代々木駅周辺は、増幅率1.4〜1.6のエリアが最も広い範囲で見られます。代々木駅南側の一部と北側のエリアには増幅率1.2〜1.4の地区が点在しており、代々木駅周辺の中では比較的揺れにくい地域となっています。
代々木3丁目付近の一部では増幅率1.6〜2.0のエリアがあり、周囲より揺れやすい予想です。
代々木駅周辺で地震に見舞われる確率
以下の表は、代々木駅周辺で今後30年間に起こる地震の確率を、震度ごとに表したものです。
震度5弱 | 99.9% |
震度5強 | 92.0% |
震度6弱 | 46.3% |
震度6強 | 8.2% |
震度5弱の地震は、今後30年間でほぼ100%発生する予想となっています。震度6弱は50%弱、震度6強は10%弱と発生確率は大きく下がりますが、油断はできない数値です。
震度6強の揺れに見舞われる確率を東京近郊まで広げて見ると、代々木駅周辺と同様の確率が広範囲に見られます。防災意識を持って、大地震への備えをしっかり行なっておきたいですね。
代々木駅周辺の地震リスク|二次災害リスクは全体的に低いエリア
ここからは、東京都の「地震に関する地域危険度測定調査(第9回)」で、地震発生時の二次災害(建物倒壊・火災発生)リスクを見ていきます。このマップは地区ごとに5段階でランク付けされており、ランクの数字が上がるほど高リスクとなります。
代々木駅周辺では、二次災害のリスクは全体的に低いと予測されています。一部の地区ではランク2に該当していますが、ほとんどが最も低リスクのランク1となっています。火災危険度に関しては、代々木駅周辺の地区すべてがランク1でした。
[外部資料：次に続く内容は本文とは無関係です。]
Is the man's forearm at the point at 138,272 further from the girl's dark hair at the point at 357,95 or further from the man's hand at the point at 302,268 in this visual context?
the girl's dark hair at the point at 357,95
都会的な建物と豊かな自然があふれる代々木駅周辺エリアでは、二次災害につながる要素が少ないようです。
代々木駅周辺の「建物倒壊危険度」
代々木駅周辺の建物倒壊危険度はランク1とランク2の地区のみとなっており、地震発生時の建物倒壊リスクは低いエリアです。
ランク2の地区は新宿2丁目と代々木1・4丁目で、その他の地区はランク1に該当します。
代々木駅周辺の「火災危険度」
代々木駅周辺の火災危険度は、すべての地区でランク1となっています。地震発生時の火災リスクは極めて低いエリアです。
代々木駅周辺の地震に関する「総合危険度」
総合危険度では代々木1・3・4丁目がランク2となっていますが、その他の地区はすべてランク1となっています。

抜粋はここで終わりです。